Insomniac City by Bill Hayes
★★★★★
Bill Hayes left San Francisco desolate after the death of his partner, Steve. He bought a one-way ticket to New York and rented an apartment. He recalls observing five ailanthus trees from his sixth floor window. “Ailanthus,” Hayes learns, is an Indonesian word meaning “tree of heaven,” and he watches what he refers to as Tree TV, learning resilience and the art of being still through grief.
Welcome to Insomniac City, Bill Hayes’ love letter to his adopted home and to Oliver Sacks, the neurologist and author, with whom Hayes fell in love and shared his life in New York until Sacks’ death from cancer in 2015.
Hayes, both a writer and photographer, walks the New York streets with his camera at the ready. He is intrepid in approaching strangers for photos and probing them with questions. Hayes approaches his subjects with an open heart and empathy that is rewarded in kind. A woman writes a poem for him; another draws a portrait of his eye; he engages otherwise angry New Yorkers, unearthing their stories. He has a gift for rendering poetic what to others is mundane, and he does this with both his photos and his writing.
“Taking wrong trains, encountering unexpected delays, and suffering occasional mechanical breakdowns are inevitable to any journey really worth taking. One learns to get oneself turned around and headed the right way.”
Oliver Sacks is 76-years-old (Hayes is 48) when the couple starts dating. Oliver had never been in a relationship, had never come out as a gay man, and hadn’t had sex in decades. He had devoted his life to his work – to reading, writing, and thinking.
It is 2009, Hayes’ first summer in New York and the summer that Michael Jackson died. Oliver asks Hayes, “What is Michael Jackson?” The neurologist knows nothing of popular culture, though his writing has placed him squarely in the middle of it. Hayes recounts a remarkable lunch with Bjork at her home in Reykjavik after Oliver had worked with the Icelandic artist on a BBC documentary at her request. And in a whirlwind run-in with 1970s supermodel Lauren Hutton, Oliver has no idea who she is, but she is starstruck upon meeting him.
Much of Insomniac City is comprised of sections titled, “Notes from a Journal,” entries taken directly from Hayes’ personal journals, which access with intimacy the couple’s relationship and Hayes’ love for Oliver. Hayes finds everything about Oliver endearing – the way he invests inanimate objects with qualities of the living, his genuine belief in the deadly risks of accidentally eating a firefly, and his vast library of books alphabetized by author and uncanny ability to recall quotations and find them in that library.

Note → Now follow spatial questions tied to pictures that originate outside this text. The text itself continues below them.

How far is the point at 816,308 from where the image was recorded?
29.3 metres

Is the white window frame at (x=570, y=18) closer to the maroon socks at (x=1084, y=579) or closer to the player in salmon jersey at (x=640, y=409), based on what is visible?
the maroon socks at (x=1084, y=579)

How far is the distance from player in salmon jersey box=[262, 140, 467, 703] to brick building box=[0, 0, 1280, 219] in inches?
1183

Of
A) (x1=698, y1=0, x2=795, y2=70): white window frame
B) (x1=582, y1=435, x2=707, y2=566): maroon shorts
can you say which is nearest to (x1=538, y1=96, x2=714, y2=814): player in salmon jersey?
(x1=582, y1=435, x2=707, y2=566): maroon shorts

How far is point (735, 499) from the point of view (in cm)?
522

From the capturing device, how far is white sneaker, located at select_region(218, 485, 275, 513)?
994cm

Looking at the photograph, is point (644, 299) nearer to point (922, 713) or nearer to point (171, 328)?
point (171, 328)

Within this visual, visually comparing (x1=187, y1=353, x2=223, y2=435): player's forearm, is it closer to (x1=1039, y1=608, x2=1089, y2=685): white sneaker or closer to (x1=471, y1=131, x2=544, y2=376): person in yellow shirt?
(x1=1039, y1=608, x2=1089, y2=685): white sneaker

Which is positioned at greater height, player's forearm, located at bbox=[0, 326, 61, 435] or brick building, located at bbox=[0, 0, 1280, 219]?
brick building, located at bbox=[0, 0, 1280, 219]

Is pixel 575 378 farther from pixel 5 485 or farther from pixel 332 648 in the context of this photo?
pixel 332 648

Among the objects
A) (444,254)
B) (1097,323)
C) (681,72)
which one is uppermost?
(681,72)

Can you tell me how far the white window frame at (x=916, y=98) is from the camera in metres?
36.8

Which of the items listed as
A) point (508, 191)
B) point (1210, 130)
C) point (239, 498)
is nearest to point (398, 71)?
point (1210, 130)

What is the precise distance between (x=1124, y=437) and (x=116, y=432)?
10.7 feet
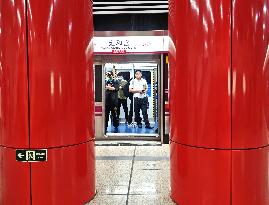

We get to know Oliver through Hayes and we too fall in love. We fall in love with the way Oliver uses the pronoun “one” in place of “I” as in, “One feels they want to be cleaned” (referring here to the dishes). And we love that even Oliver’s most mundane observations betray his genius, for example when remarking at the skatepark how the skaters “describe curves in hyperbolic space,” and how the ancients would have admired them.We fall in love with Oliver’s signature pronouncements:
“Wouldn’t it be nice if there were a planet where the sound of rain falling is like Bach?”
Insomniac City is episodic in nature, comprised of vignettes of Hayes’ life in New York. Among my favorites is when Hayes’ brings his nieces to the Metropolitan Museum of Art, and one of them falls in love with a Monet water lily. Hayes teaches her how she can own that painting:
“This is when I let each girl in on a secret: It can be yours. No different from falling in love with a song, one may fall in love with a work of art and claim it as one’s own. Ownership does not come free. One must spend time with it; visit at different times of the day or evening; and bring to it one’s full attention. The investment will be repaid as one discovers something new with each viewing – say, a detail in the background, a person nearly cropped from the picture frame, or a tiny patch of canvas left unpainted, deliberately so, one may assume, as if to remind you not to take all the painted parts for granted.”
Insomniac City will make you smile, and it will break your heart. If you’re like me, it will leave you thirsting for more (perhaps one of Sacks’ own books). Make it your own. Linger. You can own it, and perhaps, like Tree TV, it will teach you the art of just being.